[Text under study]

OK, so the oxalis (sour grass) outranks the mustard, space-wise, in Saratoga's Heritage Orchard, where the annual Mustard Walk is scheduled for Sunday, Feb. 9. Big deal. So those yellow blossoms we see in profusion are, in effect, floral imposters when it comes to naming the second annual event, sponsored by the Heritage Preservation Commission and the city of Saratoga. So what? Would French impressionist Claude Monet's celebrated water lily paintings have been any less praised if he had called them cactus? Hardly.
Call it the Mustard Walk or the Sour Grass Go-round—it's an opportunity for Saratogans and their guests to revel in the beauty of one of the few remaining orchards hereabouts, and with some enticing added attractions. The focal point for the event, which will run from 11 a.m. to 3 p.m., will be the Warner Hutton House, located at 13777 Fruitvale Ave. in the civic center area. In addition to docent-led walks and free donkey-cart rides for children in the adjacent orchard, at the house there will be demonstrations and displays by local artists, samples of mustard-inspired goodies, and wine-tasting.
I'll have to admit that the idea of a Mustard Walk has a special appeal for me, only I'd be thinking of it in terms of a Mustard Crawl. Some explanation is in order. Until I was 81/2 years old, our family, which included my parents and older brother, lived in a house at the end of Marion Avenue (OK, so the map says road; we knew it as avenue). There were orchards—prunes and apricots—bordering two sides of the house, and in late winter and early spring the mustard plants grew thickly and the yellow flowers bloomed in profusion.
The plants grew so thick that my brother and I could go out and, on hands and knees, press the tall stalks to the ground to create trails. We called them "tunnels," and it was great fun to challenge each other's "tracking" skills with the mazes we created.
Before too long, though, the mustard had to be plowed under, and that was another memorable time. I can remember my brother and me trudging along behind the plowman as he guided the horse-drawn moldboard implement and it created furrows in the moist ground. I'm not sure about the technical aspects, but I remember the horse-drawn plow being replaced by a tractor-drawn disc harrow, and that opened another era of childish wonderment.

[/Text under study]
[Material provided]

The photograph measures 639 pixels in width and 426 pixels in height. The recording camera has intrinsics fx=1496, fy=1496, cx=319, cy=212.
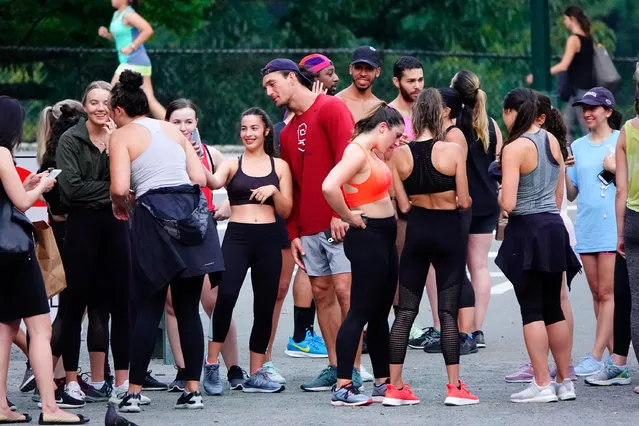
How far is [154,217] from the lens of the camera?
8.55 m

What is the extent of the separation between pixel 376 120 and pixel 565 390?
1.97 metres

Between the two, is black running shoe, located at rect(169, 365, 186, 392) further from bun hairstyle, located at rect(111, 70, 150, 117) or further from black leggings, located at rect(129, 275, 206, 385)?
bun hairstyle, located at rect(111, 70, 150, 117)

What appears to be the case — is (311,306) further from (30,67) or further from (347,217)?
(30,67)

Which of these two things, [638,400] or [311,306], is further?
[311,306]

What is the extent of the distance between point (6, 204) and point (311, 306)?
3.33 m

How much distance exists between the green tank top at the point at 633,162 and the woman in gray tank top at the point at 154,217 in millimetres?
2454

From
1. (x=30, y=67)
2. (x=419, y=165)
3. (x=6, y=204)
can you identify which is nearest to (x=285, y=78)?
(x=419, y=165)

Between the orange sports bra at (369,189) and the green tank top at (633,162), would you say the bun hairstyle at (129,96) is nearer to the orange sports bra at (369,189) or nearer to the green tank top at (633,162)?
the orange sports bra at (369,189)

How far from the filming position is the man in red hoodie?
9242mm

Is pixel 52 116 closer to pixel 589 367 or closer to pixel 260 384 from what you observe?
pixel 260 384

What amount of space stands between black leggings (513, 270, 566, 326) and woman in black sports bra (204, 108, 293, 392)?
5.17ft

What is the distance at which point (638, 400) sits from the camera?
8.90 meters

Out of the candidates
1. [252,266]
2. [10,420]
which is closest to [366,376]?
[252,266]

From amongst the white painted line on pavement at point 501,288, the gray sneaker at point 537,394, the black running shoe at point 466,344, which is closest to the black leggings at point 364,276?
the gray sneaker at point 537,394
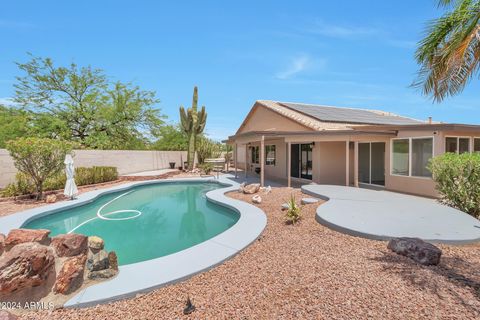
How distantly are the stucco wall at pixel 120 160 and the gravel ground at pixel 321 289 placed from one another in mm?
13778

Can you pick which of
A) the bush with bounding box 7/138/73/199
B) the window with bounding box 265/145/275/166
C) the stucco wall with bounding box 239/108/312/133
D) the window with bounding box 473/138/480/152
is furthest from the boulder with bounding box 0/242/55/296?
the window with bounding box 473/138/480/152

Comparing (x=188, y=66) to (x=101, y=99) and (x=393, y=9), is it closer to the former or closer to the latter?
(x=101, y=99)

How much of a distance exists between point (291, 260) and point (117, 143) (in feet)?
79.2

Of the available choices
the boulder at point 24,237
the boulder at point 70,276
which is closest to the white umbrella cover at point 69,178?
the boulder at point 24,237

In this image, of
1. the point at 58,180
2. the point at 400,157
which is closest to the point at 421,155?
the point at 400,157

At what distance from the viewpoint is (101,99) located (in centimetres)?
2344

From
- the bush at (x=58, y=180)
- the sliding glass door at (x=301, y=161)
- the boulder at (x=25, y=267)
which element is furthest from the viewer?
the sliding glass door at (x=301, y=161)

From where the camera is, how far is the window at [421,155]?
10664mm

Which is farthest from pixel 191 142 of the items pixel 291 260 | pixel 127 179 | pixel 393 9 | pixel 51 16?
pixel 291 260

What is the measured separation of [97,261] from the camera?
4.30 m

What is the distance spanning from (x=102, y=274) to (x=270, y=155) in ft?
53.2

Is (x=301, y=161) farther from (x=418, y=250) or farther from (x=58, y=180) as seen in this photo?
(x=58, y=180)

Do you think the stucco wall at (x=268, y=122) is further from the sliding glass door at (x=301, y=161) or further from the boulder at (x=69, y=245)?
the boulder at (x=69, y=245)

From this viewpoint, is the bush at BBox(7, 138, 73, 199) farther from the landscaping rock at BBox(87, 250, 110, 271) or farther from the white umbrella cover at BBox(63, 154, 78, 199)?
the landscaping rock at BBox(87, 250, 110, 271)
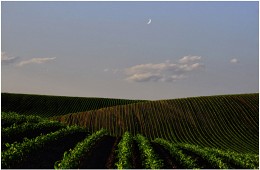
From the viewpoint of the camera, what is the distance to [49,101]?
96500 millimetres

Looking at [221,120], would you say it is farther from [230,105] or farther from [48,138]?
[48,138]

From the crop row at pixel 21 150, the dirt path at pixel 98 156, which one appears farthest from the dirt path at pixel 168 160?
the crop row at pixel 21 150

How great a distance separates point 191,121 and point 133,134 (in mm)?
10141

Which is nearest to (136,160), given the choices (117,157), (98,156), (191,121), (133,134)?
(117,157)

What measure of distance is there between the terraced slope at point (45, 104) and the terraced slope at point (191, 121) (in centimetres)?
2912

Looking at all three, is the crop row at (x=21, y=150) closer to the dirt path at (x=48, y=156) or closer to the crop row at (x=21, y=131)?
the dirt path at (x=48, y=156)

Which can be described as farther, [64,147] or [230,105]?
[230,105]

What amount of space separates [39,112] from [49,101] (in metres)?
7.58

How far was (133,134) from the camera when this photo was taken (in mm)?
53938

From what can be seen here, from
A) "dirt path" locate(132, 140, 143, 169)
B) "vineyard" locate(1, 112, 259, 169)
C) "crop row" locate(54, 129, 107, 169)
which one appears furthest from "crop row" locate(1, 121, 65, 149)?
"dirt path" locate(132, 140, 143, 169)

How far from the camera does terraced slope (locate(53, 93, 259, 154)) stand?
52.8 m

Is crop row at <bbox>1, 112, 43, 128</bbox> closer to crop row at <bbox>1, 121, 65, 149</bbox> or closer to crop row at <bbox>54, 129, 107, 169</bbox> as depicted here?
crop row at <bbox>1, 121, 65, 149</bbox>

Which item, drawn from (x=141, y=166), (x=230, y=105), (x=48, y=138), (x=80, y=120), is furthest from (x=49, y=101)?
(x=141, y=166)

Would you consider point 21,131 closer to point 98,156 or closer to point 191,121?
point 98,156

[/Material provided]

◆ **Required tasks**
**1)** In the piece on Saratoga's Mustard Walk, why does the writer say the idea would really be a "Mustard Crawl" for them? Answer in one to three sentences.
**2)** Pick up the piece on Saratoga's Mustard Walk after its final sentence and keep writing.

◆ **Results**
**1)** As a child living by the orchards at the end of Marion Avenue, the writer and an older brother would go into the thick mustard on hands and knees. They pressed the tall stalks to the ground to make trails they called "tunnels," and they challenged each other to track through the mazes.

**2)**
It was a wheeled, rather than crawler, tractor, and, to me, it became an icon. It was the subject of endless scrawled "portraits" detailing its spiked driving wheels, engine and front wheels. If I was inside the house when the engine's whine could be heard, I was out in a flash to watch the tractor at work. It was, as I say, an icon of childhood.
There were other aspects of the orchard surroundings. Situated as we were, in the midst, blossom time was an event of sheer beauty and permeating fragrance. The harvest brought apricot pickers with their ladders and prune pickers, who toiled on hands and knees. I remember our landlord, Steve Williams, coming to the house to bring my mother a lug box of apricots for canning. (How come when you preserve fruit in jars it's always called "canning"? I suppose because "jarring" would be too, well, jarring.)
I can't think of any more ideal setting for children in their formative years than an orchard. Here one can witness the miracle of growth and the labor that goes with it, the plowing, pruning and picking that brings it all into literal fruition.
There is, of course, no way in which our Heritage Orchard can impart these sensations that go with living in the midst. But simply by being there, it is a tangible reminder of what made this area what it is today.
So come take a walk in the mustard. Did someone say sour grass? That sounds too much like sour grapes.
Incidentally, there are plans under way for setting up an adopt-a-tree program, similar to the commemorative paving stones being installed at the library. If you can't pick prunes or cut apricots, you can still be part of the action.
Meanwhile, if you want to talk the talk, you can walk the walk. Mustard, that is.